As mentioned in the Introduction, the fault detection is actually based on tolerances (thresholds). However, it seems reasonable to present it as a pattern recognition problem like we do at the fault recognition stage. Classification D1,D2,...,Dq created for the purpose of fault localization and presented in Figure 5 corresponds to a hypothetical fleet of engines with different faults of variable severity. To form the classification for fault detection, we can reasonably accept that the engine fleet and the distributions of faults are the same. Paper [25] explains how to use patterns of the existing classification D1,D2,...,Dq for two new classes of healthy and faulty engines. The boundary between these classes corresponds to maximal error of the normalized deviations and is determined as a sphere of radius R = 1. The patterns, for which a vector of true deviations (without errors) is situated inside the sphere, form the healthy engine class; the others create the faulty engine class. It is clear that the patterns (deviation vectors with noise) of these two classes are partly intersected, resulting in α- and β-errors during the detection. Figure 8 illustrates the new classification; the intersection is clearly seen. Two variations of the new classification based on single and multiple original classes have been prepared.

Figure 8.

Patterns-based classification for monitoring.

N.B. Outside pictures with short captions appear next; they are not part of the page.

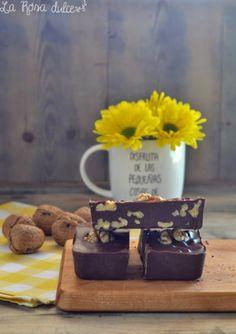 Barritas de chocolate especiado con nueces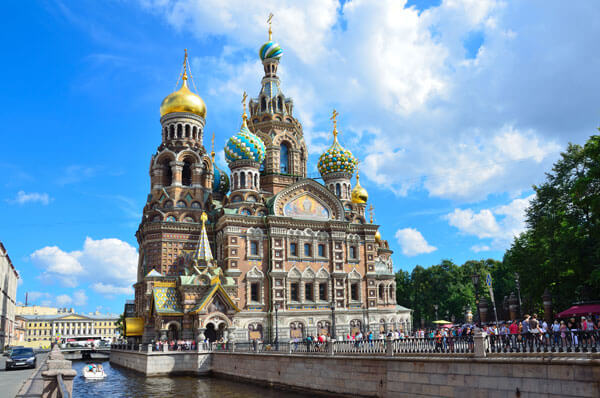 1-Day Group St Petersburg Shore Excursion in Hebrew with Hermitage Museum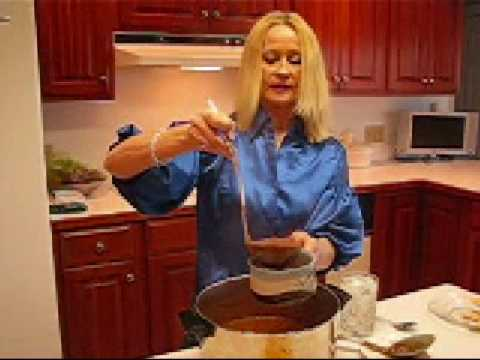 Betty's Family Favorite Chili With Beans Recipe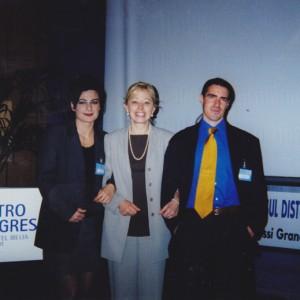 Congresso GIDOC, Saint Vincent, aprile 1998. Donatella tra Stefano Baroni e Irene Masala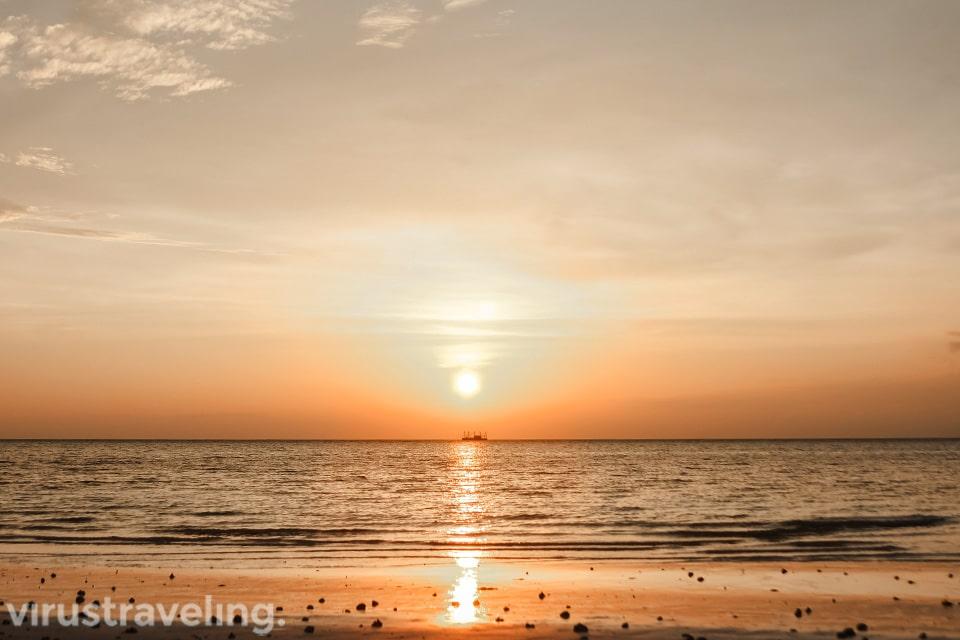 Sunset di Pantai Ngurbloat Kepulauan Kei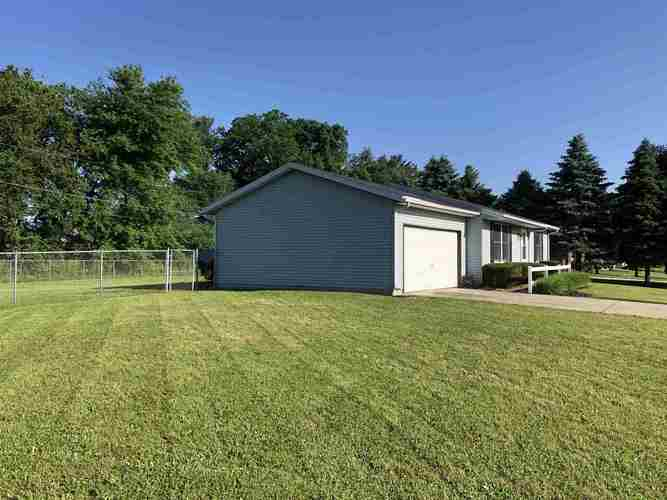 53751 Hyde Park Drive Bristol, IN 46507 | MLS 201923989 | photo 4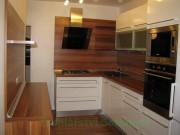 kuchyň rohová s ostrůvkem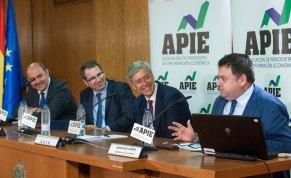 El Catedrático de Economía y Finanzas Santiago Carbó durante su intervención en la jornada sobre el Mecanismo Único de Resolución.
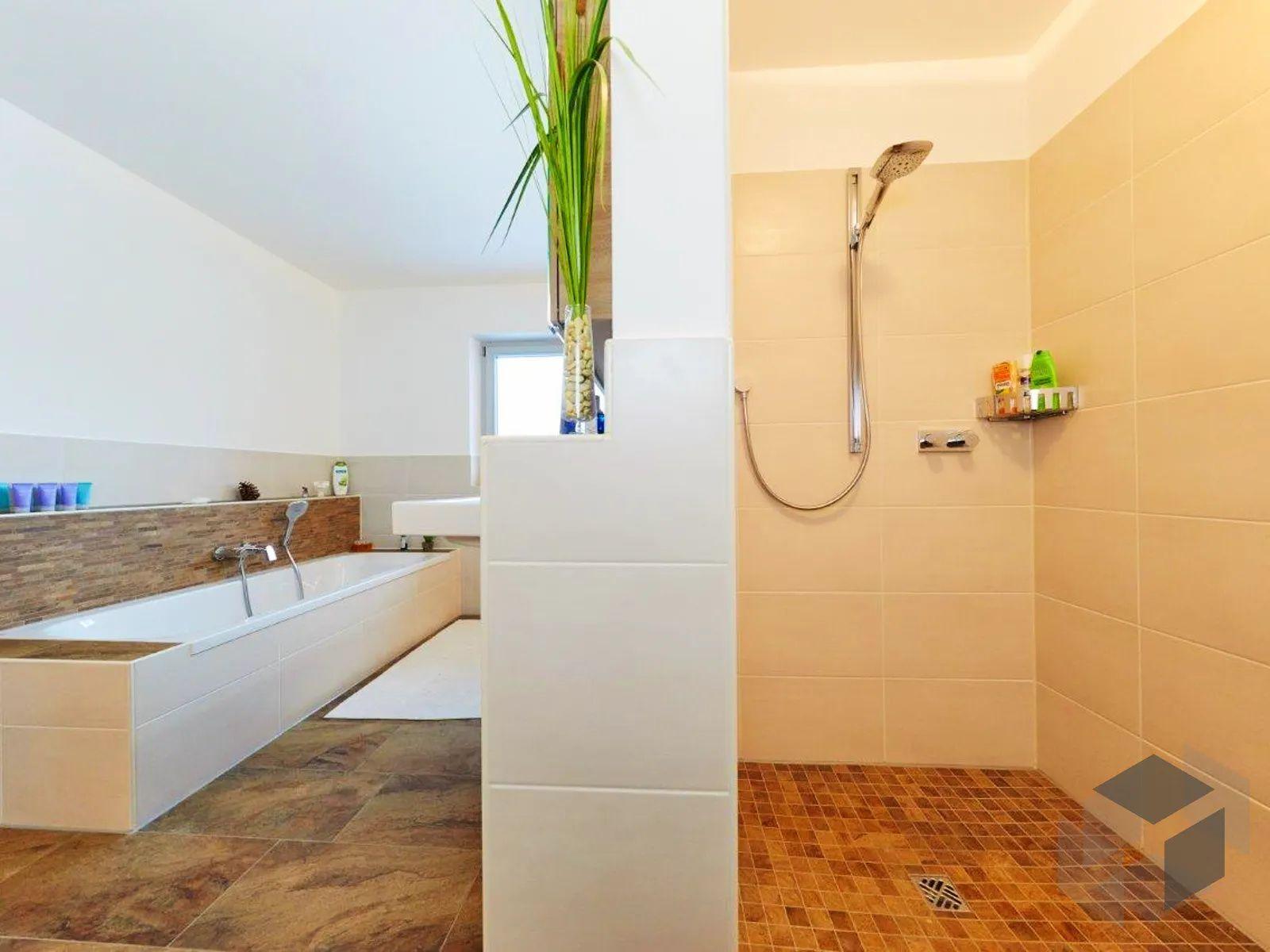Grosses Bad Mit Ebenerdiger Dusche In 2020 Dusche Umgestalten Satteldach Modern Gemauerte Dusche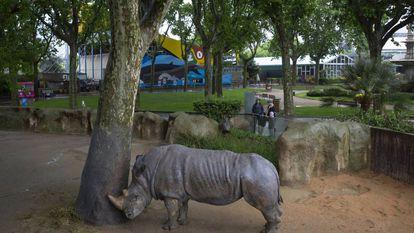 Um rinoceronte no zoológico de Barcelona.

Since new patterns-based classification (learning and testing sets) is ready, we can use any recognition technique to perform fault detection, and the MLP has been selected once more. It conserved sigmoid transfer functions and the hidden layer size of 12. Given that a threshold-based approach, which classifies pattern vectors according to their length, is traditionally used in fault detection, the algorithm with a distance measure (r-criterion) was also developed and compared with the MLP. Since the consequences of α- and β-errors are quite different (α-error is always considered as more dangerous), reduced losses c¯=Pβ+cαcβPα were introduced to quantify monitoring effectiveness, where Pα and Pβ are probabilities of α- and β-errors, cα and cβ denote the corresponding losses, and cαcβare equal to 10.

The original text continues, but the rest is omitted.